There are a lot of smart people that I can count on and learn from. It’s very fast-paced and we use the latest technology. There’s a lot of willingness to try out new ideas and then enough people and infrastructure in place to take that idea to production and support it. Project execution is very pragmatic; there’s a good balance between project planning and just getting things done.
It feels like I have a lot of autonomy. The business is very focused on results, so if I can think of ways to improve an existing process or design, that’s well received.
Having the opportunity to build something so challenging I would have thought it impossible. But after being given the freedom to try, I was ultimately successful!
My colleagues have a lot of talent and skill but nobody lets a sense of self-importance get in the way. New ideas are scrutinized, tweaked, and integrated quickly, in a process that’s very focused on efficiency.
The cafeterias are well-stocked. I get to spend more time with my family at home in the morning, since I don’t have to worry about what I’m going to eat for breakfast or lunch.
I leave my house at 7:45 and I’m at my desk by 8. I grab coffee and breakfast and catch up on email. I usually have a few dozen console prompts open with different projects in-progress. Throughout the day, I might be writing code for a new pipeline; trying to adjust existing code to improve timing; lab testing a new build. Often times I’ll grab a conference room with a colleague to sketch out some ideas on a whiteboard while one or the other of us is trying to solve a problem.
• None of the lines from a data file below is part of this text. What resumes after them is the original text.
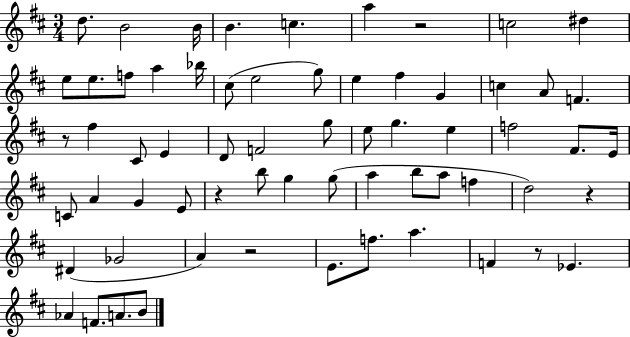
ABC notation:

X:1
T:Untitled
M:3/4
L:1/4
K:D
d/2 B2 B/4 B c a z2 c2 ^d e/2 e/2 f/2 a _b/4 ^c/2 e2 g/2 e ^f G c A/2 F z/2 ^f ^C/2 E D/2 F2 g/2 e/2 g e f2 ^F/2 E/4 C/2 A G E/2 z b/2 g g/2 a b/2 a/2 f d2 z ^D _G2 A z2 E/2 f/2 a F z/2 _E _A F/2 A/2 B/2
I took a VLSI class in college and loved learning about the low-level details of chip design. The following semester I took an FPGA class and loved (even more) that I could implement my really low-level computer architecture ideas quickly by writing code for relatively inexpensive development boards. I like being able to see the results of my changes sooner than would otherwise be possible with a more ASIC-design focused approach. I also enjoy programming in higher level languages like C++ and C#, which I might not have as much time for if I were focused on ASIC design.
There are some great restaurants in Philadelphia and SIG offers discounted gift cards! The regional rail provides convenient access from the quieter suburbs.
My first “real” FPGA project was a Finite Difference Time Domain accelerator. It used 16GB of onboard memory directly connected to a Virtex-II FPGA via 4 parallel DDR SDRAM channels. The board designer thought we were crazy for asking for an FPGA board with DDR DIMMs on it.